Emphysematous changes in C57BL/6 mouse lung are associated with elevated and persistent procollagen gene expression. Quantitative RT-PCR for (A) pro-α I type I collagen, (B) pro-α III type IV collagen, and (C) pro-α IV type III collagen from mouse whole lung total RNA. Data presented are mean percent of age-matched air control ± SEM. Horizontal line represents 100% of age-matched air control. *P < 0.05 versus age-matched air controls.

Figure 4.

Emphysematous changes in C57BL/6 mouse lung are associated with elevated and persistent matrix metalloproteinase (MMP)-9 gene expression. Quantitative RT-PCR for MMP-9 from mouse whole lung RNA. Data presented are mean percent of age-matched air control ± SEM. Horizontal line represents 100% of age-matched air control. *P < 0.05 versus age-matched air controls.

Figure 5.

Acute and chronic LPS inhalation challenge causes substantial neutrophilic inflammation in both C57BL/6 (solid bars) and MMP-9–deficient (open bars) mice. Total cells, macrophages, and neutrophils (PMN) in C57BL/6 and MMP-9–deficient mice (A) at baseline or (B) after a single acute LPS inhalation challenge, or (C) 3 days or (D) 1 month after the end of chronic LPS inhalation challenge. *P < 0.05 versus C57BL/6.

Figure 6.

Chronic LPS inhalation challenge causes changes in parenchymal architecture independent of MMP-9 in MMP-9–deficient mice.

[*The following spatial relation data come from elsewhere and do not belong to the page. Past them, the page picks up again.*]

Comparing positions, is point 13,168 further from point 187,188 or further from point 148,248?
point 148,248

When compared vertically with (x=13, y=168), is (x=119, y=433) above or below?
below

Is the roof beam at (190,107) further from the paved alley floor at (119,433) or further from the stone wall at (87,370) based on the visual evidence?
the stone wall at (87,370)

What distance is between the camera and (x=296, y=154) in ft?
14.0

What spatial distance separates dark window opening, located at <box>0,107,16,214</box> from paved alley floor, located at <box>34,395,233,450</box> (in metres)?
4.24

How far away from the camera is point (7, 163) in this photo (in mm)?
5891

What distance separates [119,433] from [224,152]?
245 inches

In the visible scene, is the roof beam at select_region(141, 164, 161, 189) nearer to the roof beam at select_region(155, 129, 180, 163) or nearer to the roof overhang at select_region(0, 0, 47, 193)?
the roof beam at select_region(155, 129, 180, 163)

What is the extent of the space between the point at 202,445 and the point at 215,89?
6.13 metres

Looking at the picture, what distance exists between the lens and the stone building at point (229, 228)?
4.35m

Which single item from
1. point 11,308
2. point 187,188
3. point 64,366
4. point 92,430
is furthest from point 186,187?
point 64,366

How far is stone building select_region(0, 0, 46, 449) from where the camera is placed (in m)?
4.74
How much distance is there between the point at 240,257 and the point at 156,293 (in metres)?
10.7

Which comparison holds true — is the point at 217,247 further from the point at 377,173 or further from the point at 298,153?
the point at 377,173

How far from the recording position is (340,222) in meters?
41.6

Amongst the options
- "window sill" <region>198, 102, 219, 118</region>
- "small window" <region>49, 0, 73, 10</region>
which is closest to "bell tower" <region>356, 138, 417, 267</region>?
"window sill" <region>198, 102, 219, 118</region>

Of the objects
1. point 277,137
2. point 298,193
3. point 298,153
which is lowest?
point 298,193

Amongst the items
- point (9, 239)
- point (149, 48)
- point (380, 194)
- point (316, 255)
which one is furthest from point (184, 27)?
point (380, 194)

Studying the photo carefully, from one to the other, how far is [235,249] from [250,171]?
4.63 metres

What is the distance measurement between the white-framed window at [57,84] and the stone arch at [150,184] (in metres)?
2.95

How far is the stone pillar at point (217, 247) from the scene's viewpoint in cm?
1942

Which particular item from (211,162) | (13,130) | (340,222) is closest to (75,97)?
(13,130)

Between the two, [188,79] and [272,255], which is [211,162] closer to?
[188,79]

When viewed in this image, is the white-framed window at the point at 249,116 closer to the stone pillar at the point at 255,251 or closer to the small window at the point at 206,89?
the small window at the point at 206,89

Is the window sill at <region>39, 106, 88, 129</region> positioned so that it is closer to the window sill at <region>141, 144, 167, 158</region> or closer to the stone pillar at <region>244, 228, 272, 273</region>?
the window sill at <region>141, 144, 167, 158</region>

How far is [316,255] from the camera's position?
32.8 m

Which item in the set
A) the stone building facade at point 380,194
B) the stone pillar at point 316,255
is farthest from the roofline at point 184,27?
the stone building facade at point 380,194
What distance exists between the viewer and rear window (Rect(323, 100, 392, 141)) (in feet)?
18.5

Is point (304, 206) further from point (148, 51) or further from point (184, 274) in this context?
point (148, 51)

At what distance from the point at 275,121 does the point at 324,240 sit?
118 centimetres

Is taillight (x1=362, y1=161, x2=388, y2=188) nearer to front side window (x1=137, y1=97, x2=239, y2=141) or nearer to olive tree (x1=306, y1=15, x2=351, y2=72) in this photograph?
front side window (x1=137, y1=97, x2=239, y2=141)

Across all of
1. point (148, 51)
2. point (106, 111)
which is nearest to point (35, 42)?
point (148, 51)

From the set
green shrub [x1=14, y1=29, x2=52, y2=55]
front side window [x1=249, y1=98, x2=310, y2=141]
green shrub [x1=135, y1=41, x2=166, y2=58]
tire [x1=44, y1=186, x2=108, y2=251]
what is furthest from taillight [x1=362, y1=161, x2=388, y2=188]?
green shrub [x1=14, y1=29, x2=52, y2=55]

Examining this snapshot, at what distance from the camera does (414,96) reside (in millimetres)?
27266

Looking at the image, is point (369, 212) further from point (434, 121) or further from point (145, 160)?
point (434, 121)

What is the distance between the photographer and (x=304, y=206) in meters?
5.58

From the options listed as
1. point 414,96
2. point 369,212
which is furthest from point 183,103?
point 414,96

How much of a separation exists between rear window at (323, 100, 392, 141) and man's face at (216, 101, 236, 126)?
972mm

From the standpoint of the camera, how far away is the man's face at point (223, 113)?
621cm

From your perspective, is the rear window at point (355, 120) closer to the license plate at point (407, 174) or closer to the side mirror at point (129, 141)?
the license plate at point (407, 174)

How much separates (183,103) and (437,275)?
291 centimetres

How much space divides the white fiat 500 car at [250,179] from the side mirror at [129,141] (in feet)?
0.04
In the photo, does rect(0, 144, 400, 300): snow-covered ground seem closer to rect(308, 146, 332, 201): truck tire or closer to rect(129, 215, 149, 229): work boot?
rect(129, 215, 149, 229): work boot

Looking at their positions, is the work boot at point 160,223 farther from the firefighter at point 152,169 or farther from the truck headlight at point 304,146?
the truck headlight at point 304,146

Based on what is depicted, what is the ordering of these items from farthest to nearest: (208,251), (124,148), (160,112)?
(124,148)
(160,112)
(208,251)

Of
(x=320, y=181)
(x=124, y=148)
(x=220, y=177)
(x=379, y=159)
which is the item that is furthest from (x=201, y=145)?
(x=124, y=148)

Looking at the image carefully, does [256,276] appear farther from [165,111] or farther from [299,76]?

Quantitative morphometric analysis of MMP-9–deficient mouse lung histology measuring (A) minimum, (B) maximum, and (C) mean alveolar diameter, and (D) intersects per horizontal. Data are mean ± SEM. *P < 0.05 versus air. Solid bars, air; open bars, LPS.

Figure 7.

Emphysematous changes in C3HeB/FeJ mouse lung are partially dependent on the presence of neutrophils. Quantitative morphometric analysis of C3HeB/FeJ mouse lung histology from 1 month recovered animals measuring (A) mean alveolar diameter and (B) intersects per horizontal. Data are mean ± SEM. *P < 0.05 pre-immune serum (solid bars) versus anti-PMN serum (open bars). ^#P < 0.05 air versus LPS.

Figure 8.

Emphysematous changes in C57BL/6 mice exposed to chronic LPS inhalation are associated with apoptosis. TUNEL staining in C57BL/6 mouse lung and cleaved caspase 3 Western blot from C57BL/6 mouse lung total protein. (A) Air-exposed at ×100 original magnification; bar = 200 μM. (B) Post at ×400 original magnification; bar = 50 μM. (C) Recovered at ×400 original magnification; bar = 50 μM. (D) Representative cleaved caspase-3 Western blot at baseline and in Post and Recovered groups with α-tubulin as a loading control.